Regarding structural predictors, policies against excessive car use significantly predicted car use behavior (β = −0.11). This suggests that people are influenced by top-down information and programs implemented by their local authorities and adjust their behavior accordingly. Even though the lack of a significant impact of local policies on personal norms indicates that top-down information may not be assimilated into the value-system of individuals, local policies can still extrinsically motivate behavior through the interplay between incentives and sanctions. Nevertheless, as studies consistently show (e.g., Foxx and Schaeffer, 1981), the impact of extrinsic motivators on behavior might not always be long lasting, because people revert to their old travel patterns as soon as disincentives are removed. This is one of the main reasons why hard policy measures must also be complemented by soft interventions, which, on the one hand, can increase their acceptability and, on the other hand, can enhance their long-term efficacy.
Our results revealed that fuel cost also predicted car use behavior. A higher fuel cost was associated with less car use, a result that is concordant with previous research (see Goodwin et al., 2004).
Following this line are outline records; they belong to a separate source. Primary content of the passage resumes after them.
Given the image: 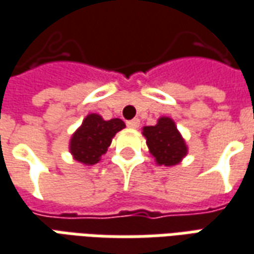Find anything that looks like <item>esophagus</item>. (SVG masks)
Listing matches in <instances>:
<instances>
[{
    "label": "esophagus",
    "instance_id": "esophagus-1",
    "mask_svg": "<svg viewBox=\"0 0 254 254\" xmlns=\"http://www.w3.org/2000/svg\"><path fill=\"white\" fill-rule=\"evenodd\" d=\"M139 125H140L139 118H133V120L127 122V127H130V129H136V127H139Z\"/></svg>",
    "mask_w": 254,
    "mask_h": 254
}]
</instances>
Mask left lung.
Listing matches in <instances>:
<instances>
[{
  "mask_svg": "<svg viewBox=\"0 0 254 254\" xmlns=\"http://www.w3.org/2000/svg\"><path fill=\"white\" fill-rule=\"evenodd\" d=\"M143 134L158 165H176L187 154V145L177 130L175 122L168 117L159 118L155 127H143Z\"/></svg>",
  "mask_w": 254,
  "mask_h": 254,
  "instance_id": "1",
  "label": "left lung"
}]
</instances>
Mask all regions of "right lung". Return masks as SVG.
<instances>
[{"label": "right lung", "mask_w": 254, "mask_h": 254, "mask_svg": "<svg viewBox=\"0 0 254 254\" xmlns=\"http://www.w3.org/2000/svg\"><path fill=\"white\" fill-rule=\"evenodd\" d=\"M125 127L124 121L114 118L104 121L100 115L89 114L82 122L81 127L72 134L70 150L78 162L95 165L106 154L111 139L115 133Z\"/></svg>", "instance_id": "right-lung-1"}]
</instances>
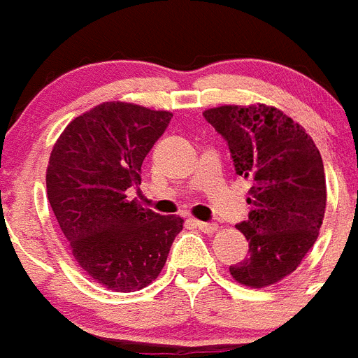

This indicates that rational cost-benefit calculations also play a direct role in travel behavior, although its impact is smaller when psychological predictors are also considered (β = −0.12). Concerning the impact of infrastructure, our results revealed that existing infrastructure for transportation alternatives did not directly impact car use, but it had a significant indirect impact, mediated by perceived behavioral control and habit formation. Better infrastructure predicted higher perceived behavioral control to use travel alternatives and weaker car use habits, which, in turn, predicted a decrease in car use. In fact, the impact of infrastructure was, after habits, the strongest predictor of the frequency of car use (β = −0.24). Therefore, investing in alternative travel infrastructure (e.g., better public transportation, cycling lanes, etc.) can have a significant impact on travel decisions by increasing people’s perceived freedom to select among different transportation options and ultimately by increasing their availability to make behavioral changes.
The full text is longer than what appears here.